_EXTRAIT_
La venue en France, le 2 avril, du chef de la diplomatie étatsunienne, Antony Blinken, ainsi que ses rencontres avec le président de la République Emmanuel Macron et le ministre des Affaires étrangères Stéphane Séjourné, avaient de quoi susciter l’enthousiasme des journalistes désireux d’interpeller ces hauts responsables sur des dossiers internationaux. En de telles circonstances, quoi de mieux qu’une conférence de presse afin de pouvoir questionner les uns et les autres ? Voilà qui intéressait particulièrement la journaliste indépendante Meriem Laribi, ainsi qu’un autre confrère qui nous a demandé de préserver son anonymat. Ayant eu écho d’une visite matinale d’Antony Blinken à Versailles, les deux journalistes ont rapidement tenté de se faire accréditer à l’événement. La première reçut une réponse positive, tandis que le second dû se contenter d’un refus d’accréditation en raison de « places limitées ». Motif étrange puisqu’après avoir comparé plusieurs courriels, Off Investigation a constaté qu’il avait fait sa demande avant d’autres journalistes qui eux, ont bien obtenu l’accréditation.

_DONNÉES ENREGISTRÉES_
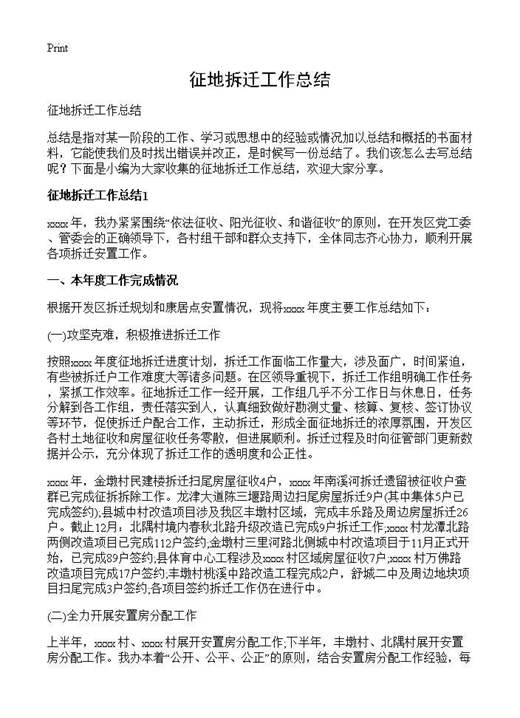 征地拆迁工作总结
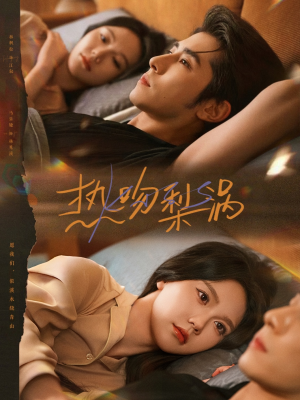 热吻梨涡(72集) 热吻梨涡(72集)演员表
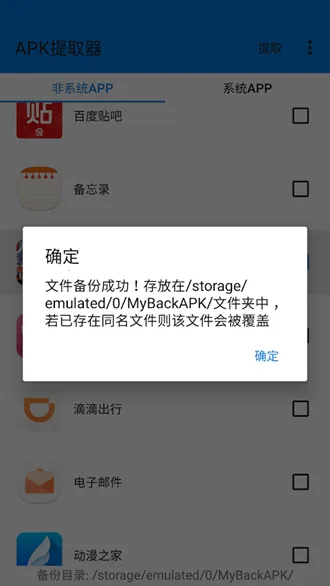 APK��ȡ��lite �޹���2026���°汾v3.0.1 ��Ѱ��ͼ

_CONSIGNE_
Poursuivez l'article sur la venue d'Antony Blinken en France juste après sa dernière phrase. Le listing est un document à part, distinct de l'article.

_RÉPONSE_
Blinken/Macron : aucune question autorisée
Dans une boucle WhatsApp créée en amont de l’événement, le service presse concerné fait rapidement comprendre aux journalistes accrédités qu’ils ne seront autorisés à poser aucune question à Messieurs Macron et Blinken. L’idée de participer à une figuration journalistique pour l’occasion n’intéresse alors pas Meriem Laribi qui, depuis six mois, consacre son quotidien à informer sur la situation à Gaza : couverture des événements à toute heure sur les réseaux sociaux, déplacements multiples pour suivre l’évolution de la position française sur le dossier ou encore rédaction de plusieurs analyses et enquêtes à ce sujet.
Par ailleurs, bien qu’étant inscrite dans les boucles de communication du ministère des affaires étrangères et alors qu’elle avait l’habitude d’assister aux points de presse hebdomadaires du quai d’Orsay, Meriem Laribi ne fut cette fois pas conviée à la conférence de presse du jour entre Antony Blinken et Stéphane Séjourné : « Comme cela m’a été confirmé par une consœur, les journalistes présents ont été informés de la tenue de cet événement et invités à y participer par des voies non habituelles. J’ai demandé des explications au service presse du Quai d’Orsay, aucune ne m’en a été donnée », confie-t-elle à Off Investigation.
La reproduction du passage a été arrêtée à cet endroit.